The York Area Regional Police Commission owes an explanation to residents in a large swath of the county.

York Area Regional Police Chief Tom Gross looks over some historic photos of himself Tuesday, Dec. 8, 2015. He retired in December of 2015. (Bill Kalina - The York Dispatch)

The commission manages one of York County's largest law enforcement agencies, covering seven municipalities that are home to some 47,000 taxpayers.

These residents deserve to know why they are paying one person to head the regional police department — and another to stay away.

According to a separation agreement both parties apparently hoped would go unnoticed, former police Chief Tom Gross was paid his entire 2016 salary of more than $112,000 after Dec. 11, 2015, his last day with the department. He also will continue to receive his health care benefits — a maximum of $1,400 — this year.

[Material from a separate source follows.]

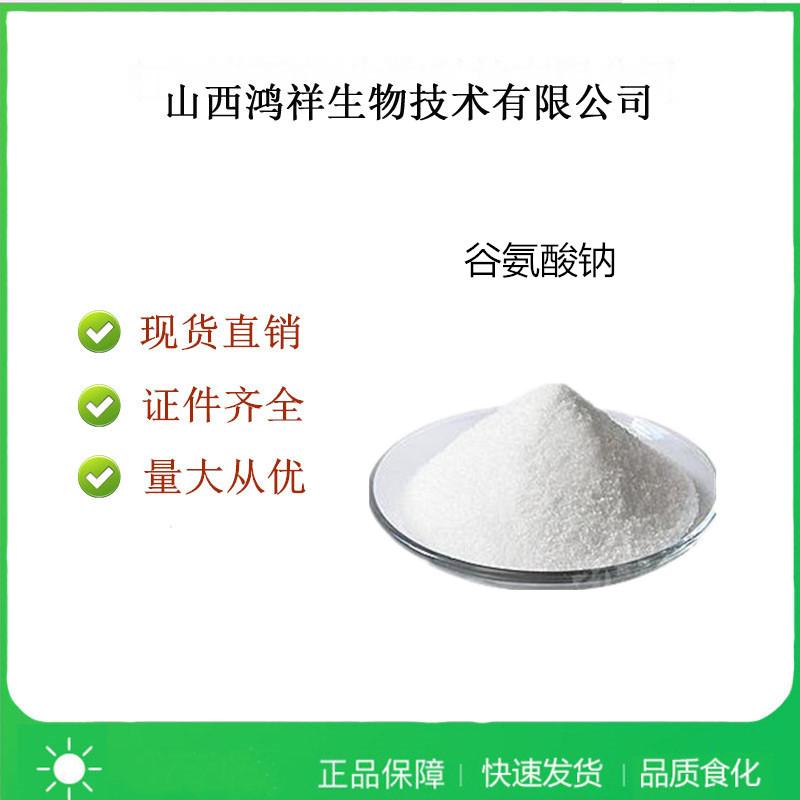 食品级谷氨酸钠应用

The document, which The York Dispatch recently obtained from the commission through a right-to-know request, raises several questions:

What prompted the commission to essentially pay Gross not to work?

If the commission wanted to take the department "in another direction," why not wait until the chief's contract was up?

If Gross' work was not satisfactory, why wasn't he fired outright?

The separation agreement sheds light on the last question: Gross didn't do a bad job.

"Employer acknowledges that employee has neither been accused of, nor has committed, any malfeasance, act, omission to act, or any other circumstance that would give rise to his termination," it states, and it notes this was "a compromise settlement" in which Gross admitted no "unsatisfactory performance."

Then why did the commission apparently send Gross away and put nearly 50,000 taxpayers on the hook for his 2016 salary and health care benefits? What justifies that?

We haven't heard a good explanation.

Frankly, we haven't heard any explanation, other than what's included in the separation agreement.

By the way, that document also notes Gross and the commission agreed they would not "in any way seek to publicize or cause to be publicized in any way ... the facts or terms or conditions of this agreement."

Gross termed his departure a retirement from the force, which he headed since its founding in 2000. But retirees generally don't continue to collect salaries after they leave a job — a pension, maybe, but not a salary.

It seems clear Gross was paid to leave — and not come back.

"Employee will neither return to work, nor will he reapply for employment with employer in the future," the separation agreement states.

So what's going on here?

York Township Commissioner Al Granholm, who is chairman of the York Area Regional Police Commission, declined to comment, saying it was a personnel matter.

Attorney Steve Hovis, the commission's solicitor, did not return a phone message seeking comment, and neither did Windsor Township Supervisor Jo Anna Shovlin, who serves as vice chair of the police commission.

We hope someone in the know eventually goes on record with an explanation. The residents in York Area Regional's territory, we suspect, will demand that.

They should be able to decide for themselves if there was a top management problem in the department — and whether, perhaps, it still exists.